Import several classes from ``torch`` and ``torchjd``:

.. code-block:: python

    import torch
    from torch.nn import Linear, MSELoss, ReLU, Sequential
    from torch.optim import SGD

    from torchjd import autojac
    from torchjd.aggregation import UPGrad

Define the model and the optimizer, as usual:

.. code-block:: python

    model = Sequential(Linear(10, 5), ReLU(), Linear(5, 2))
    optimizer = SGD(model.parameters(), lr=0.1)

Define the aggregator that will be used to combine the Jacobian matrix:

.. code-block:: python

    aggregator = UPGrad()

In essence, :doc:`UPGrad <../docs/aggregation/upgrad>` projects each gradient onto the dual cone of
the rows of the Jacobian and averages the results. This ensures that locally, no loss will be
negatively affected by the update.

Now that everything is defined, we can train the model. Define the input and the associated target:

.. code-block:: python

    input = torch.randn(16, 10)  # Batch of 16 random input vectors of length 10
    target1 = torch.randn(16)  # First batch of 16 targets
    target2 = torch.randn(16)  # Second batch of 16 targets

Here, we generate fake inputs and labels for the sake of the example.

We can now compute the losses associated to each element of the batch.

.. code-block:: python

    loss_fn = MSELoss()
    output = model(input)
    loss1 = loss_fn(output[:, 0], target1)
    loss2 = loss_fn(output[:, 1], target2)

The last steps are similar to gradient descent-based optimization, but using the two losses.

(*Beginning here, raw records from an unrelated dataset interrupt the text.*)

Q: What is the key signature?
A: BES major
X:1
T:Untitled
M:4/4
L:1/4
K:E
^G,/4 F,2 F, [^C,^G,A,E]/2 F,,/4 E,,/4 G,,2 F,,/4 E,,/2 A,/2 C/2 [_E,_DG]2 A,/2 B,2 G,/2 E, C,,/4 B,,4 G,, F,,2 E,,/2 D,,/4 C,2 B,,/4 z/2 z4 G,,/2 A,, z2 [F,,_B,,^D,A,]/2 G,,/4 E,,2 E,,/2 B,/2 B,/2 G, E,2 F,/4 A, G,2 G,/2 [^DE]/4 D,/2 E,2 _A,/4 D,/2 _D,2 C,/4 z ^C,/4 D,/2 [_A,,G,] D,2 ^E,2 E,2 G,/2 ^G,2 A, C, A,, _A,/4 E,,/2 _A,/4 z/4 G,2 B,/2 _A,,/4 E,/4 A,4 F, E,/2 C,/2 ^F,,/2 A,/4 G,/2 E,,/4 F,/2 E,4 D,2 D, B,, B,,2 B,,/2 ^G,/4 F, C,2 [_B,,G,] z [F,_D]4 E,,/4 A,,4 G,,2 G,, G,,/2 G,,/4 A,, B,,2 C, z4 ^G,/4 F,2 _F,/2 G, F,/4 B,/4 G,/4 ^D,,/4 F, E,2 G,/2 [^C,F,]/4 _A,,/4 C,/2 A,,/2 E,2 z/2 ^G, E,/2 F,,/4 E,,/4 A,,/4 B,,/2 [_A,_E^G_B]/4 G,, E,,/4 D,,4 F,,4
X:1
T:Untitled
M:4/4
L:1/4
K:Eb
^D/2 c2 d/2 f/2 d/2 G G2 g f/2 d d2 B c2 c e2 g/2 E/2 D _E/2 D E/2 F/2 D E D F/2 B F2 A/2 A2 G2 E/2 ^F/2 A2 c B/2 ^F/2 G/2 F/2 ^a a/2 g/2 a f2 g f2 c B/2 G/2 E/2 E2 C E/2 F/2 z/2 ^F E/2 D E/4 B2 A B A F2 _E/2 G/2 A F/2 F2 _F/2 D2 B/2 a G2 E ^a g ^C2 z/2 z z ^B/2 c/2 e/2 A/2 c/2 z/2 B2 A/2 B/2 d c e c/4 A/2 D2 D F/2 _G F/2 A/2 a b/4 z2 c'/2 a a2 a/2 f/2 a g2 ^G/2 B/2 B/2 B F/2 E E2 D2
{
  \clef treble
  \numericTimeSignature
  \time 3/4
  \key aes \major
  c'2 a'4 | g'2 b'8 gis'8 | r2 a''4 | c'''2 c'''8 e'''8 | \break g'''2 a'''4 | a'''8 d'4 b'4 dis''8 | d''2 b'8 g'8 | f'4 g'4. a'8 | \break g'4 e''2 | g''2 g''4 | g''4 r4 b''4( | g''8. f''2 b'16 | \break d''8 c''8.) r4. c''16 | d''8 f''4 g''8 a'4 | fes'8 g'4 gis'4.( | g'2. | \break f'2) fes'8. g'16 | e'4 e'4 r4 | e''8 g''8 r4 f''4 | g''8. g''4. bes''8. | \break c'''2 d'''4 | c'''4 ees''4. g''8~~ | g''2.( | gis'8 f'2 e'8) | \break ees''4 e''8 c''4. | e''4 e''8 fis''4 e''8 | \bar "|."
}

Reset the ``.grad`` field of each model parameter:

.. code-block:: python

    optimizer.zero_grad()

Perform the Jacobian descent backward pass:

.. code-block:: python

    autojac.backward([loss1, loss2], aggregator)

This will populate the ``.grad`` field of each model parameter with the corresponding aggregated
Jacobian matrix.

Update each parameter based on its ``.grad`` field, using the ``optimizer``:

.. code-block:: python

    optimizer.step()

The model's parameters have been updated!